Open air markets are an intrinsic element of most European cities. The Campo dei Fiori market in Rome is one such market; selling all sorts of things including cheeses, flowers, aprons and other wares. The temporary stalls are simple and the square works for a market, with the surrounding shops and trattorie benefiting from the vibrancy generated by the market.

What is it about the market at Campo Dei Fiori that works? First of all, it has been an open air market for several hundred years. In fact the surrounding streets are also named after the wares of parts of the market such as Via dei Cappellari (hat makers) and Via dei Giubbonari (tailors).

Secondly, Campo dei Fiori is not located along an important route within the city but is in a square which can physically accommodate a market, with the hustle and bustle not impeding the flow of people along a busy route.

It would be a great loss to Rome and to our collective memory of Rome, if Campo dei Fiori were to be moved elsewhere.

In our attempts to revitalise our capital, we need to understand the intrinsic elements which constitute a vibrant fortified city.
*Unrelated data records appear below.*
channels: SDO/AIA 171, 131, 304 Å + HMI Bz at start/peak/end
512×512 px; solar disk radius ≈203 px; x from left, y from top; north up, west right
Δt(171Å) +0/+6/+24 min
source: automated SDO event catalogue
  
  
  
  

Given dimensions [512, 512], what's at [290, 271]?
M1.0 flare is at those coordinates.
Historically, a temporary market has existed for centuries within Valletta.

It is still alive today and the hawkers have, rightly or wrongly, created a thriving business. Ensuring that the open air market is a sustainable venture is important if we are to keep this particular commercial aspect of our city alive.

However, moving it from its historic position in Merchants Street is not the solution to improving it, or to making it sustainable. From a historical perspective, due importance should be given to the fact that for centuries this open air market has existed in Merchants Street. It also forms part of our collective memory of Valletta. It is even referred to as is-suq tal-Monti, or il-Monti for short, taking its name from the Monte di Pietà which stands nearby.
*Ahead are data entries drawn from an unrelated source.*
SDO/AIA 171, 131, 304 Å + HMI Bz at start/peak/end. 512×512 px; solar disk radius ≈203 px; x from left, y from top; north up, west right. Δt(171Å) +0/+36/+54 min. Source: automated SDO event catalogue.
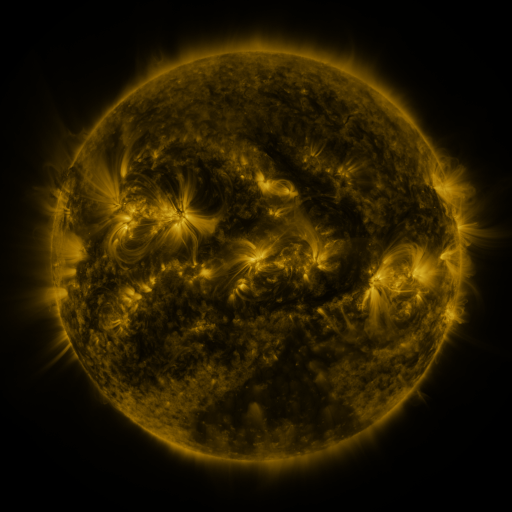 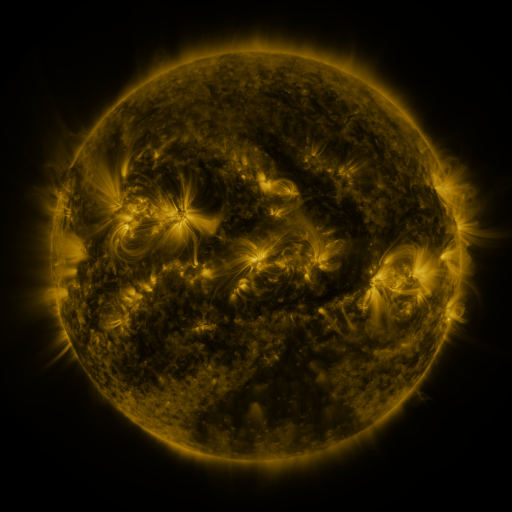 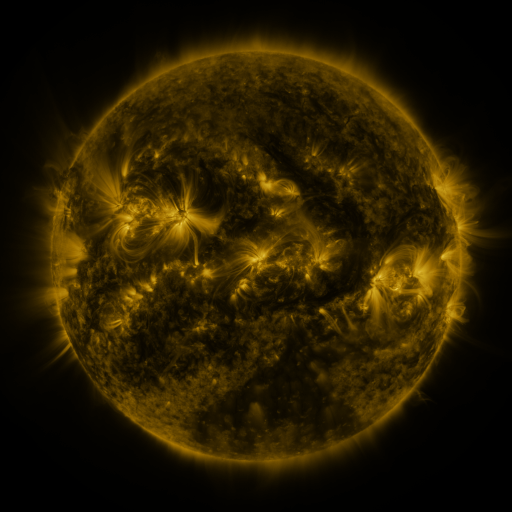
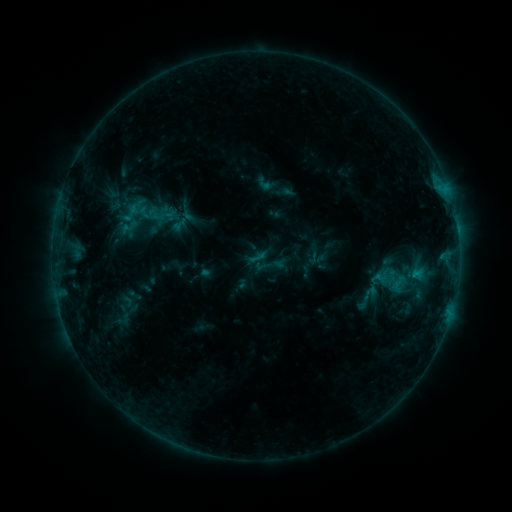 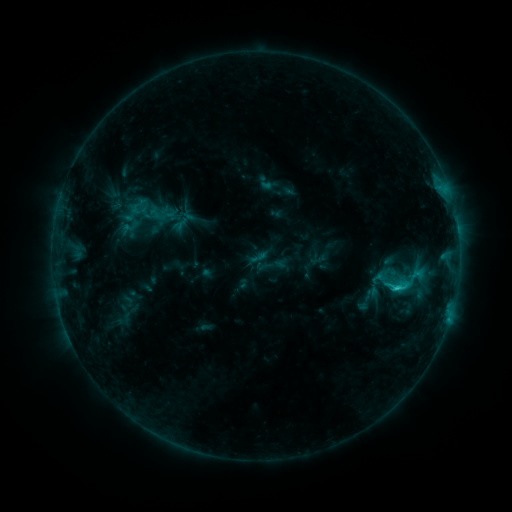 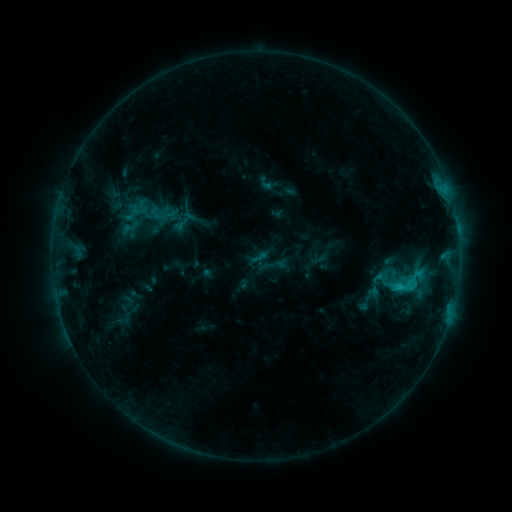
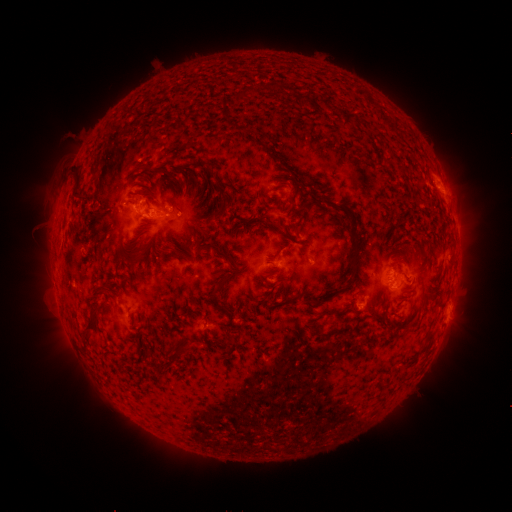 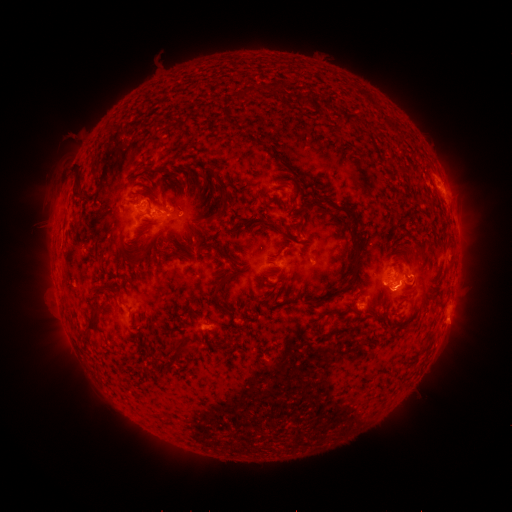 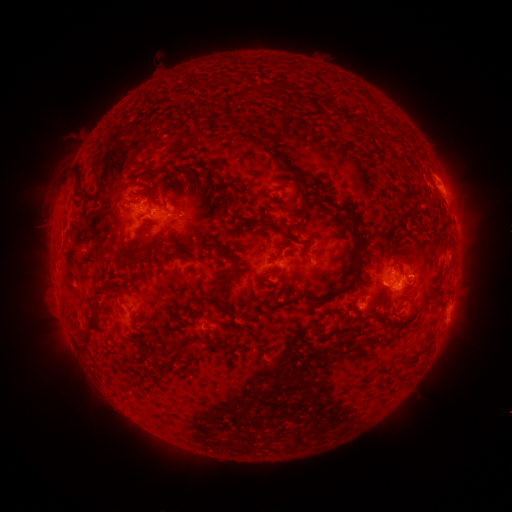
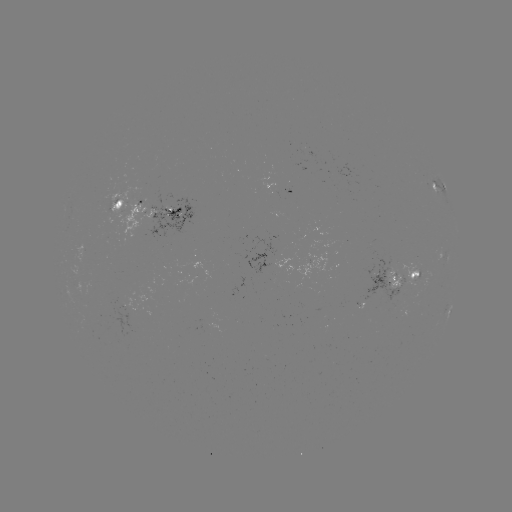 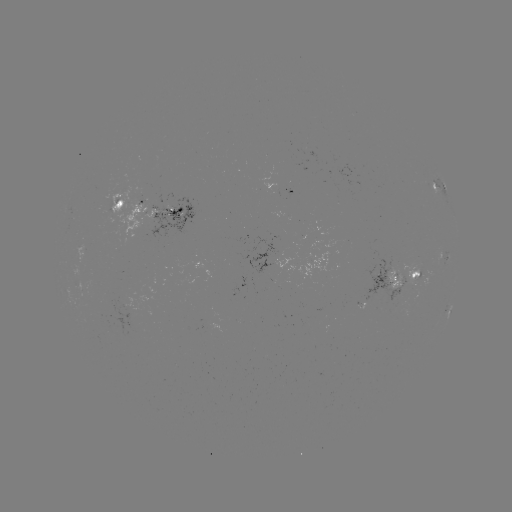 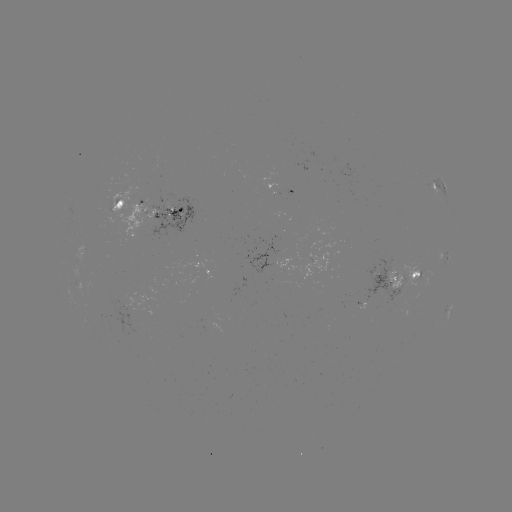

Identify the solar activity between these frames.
C2.8 flare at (396, 286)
So why move it? It is a street, aptly named, which has sufficient width to accommodate a market and it will complement the imminent revival of the covered market as a food hub. We need solutions for this city which, while focusing on the future, can subtly engage with the past.

To move the market to Ordnance Street is not an eloquent choice. Ordnance Street is at the entrance to Valletta, a route along the ramparts of the city and an integral part of the land front of the 16th century fortifications of Valletta. It was never intended to house a market. Not only is it much narrower than Merchants Street, but it is short and it is out on a limb.

Furthermore, open air markets are found centrally located within cities, with residential areas stretching around. In being temporary in their nature, they are set up within a central commercial area with sufficient space to accommodate them.

It would be a physical challenge to attempt to fit the current number of stalls located along 170 metres of Merchants Street into the narrower Ordnance Street which is only 50 metres long, without seeing them spill into the 65 metres along the Teatru Rjal. We are yet to see a plan of all the stalls within the narrow 50-metre stretch.

Ordnance Street is also an area with a new topography, a changing landscape which now embodies the new entrance to Valletta and our new seat of Parliament. The previous entrance invoked memories of the destruction of WWII. The new Renzo Piano Project has transformed the landscape of this entire area while still bearing the scars of the war in the ruins of the Opera House.

To allow the market to spill onto this landscape and beneath our new Parliament building, to use the words of Stephen Spiteri, “will be an insult to our history, culture and national pride and to all those who have our capital city at heart”.

It is tantamount to locating an open air market in front of the Houses of Parliament in London or in front of the Reichstag in Berlin. The British would not do that and neither would the Germans.

Why should we?

Neil Macgregor, director of the British Museum, presented a BBC programme called Germany: Memories of a Nation. Referring to the Reichstag, with its 1999 Foster dome, he extols the virtues of this architectural masterpiece and how it embodies the pride and spirit of a united nation. It too had those who loved it and those who did not.

Likewise, we in Malta have the pro-Piano building factions and the anti. However, we should all have sufficient national pride to want our new parliament building, the symbol of our democracy, to stand within an elegant, unencumbered majestic space: a space which is not merely commercial, but which embodies our democratic dignity and which belongs to the nation as a whole.

Valletta deserves better. The Maltese nation deserves better.

Maria Grazia Cassar is council member of Din l-Art Ħelwa.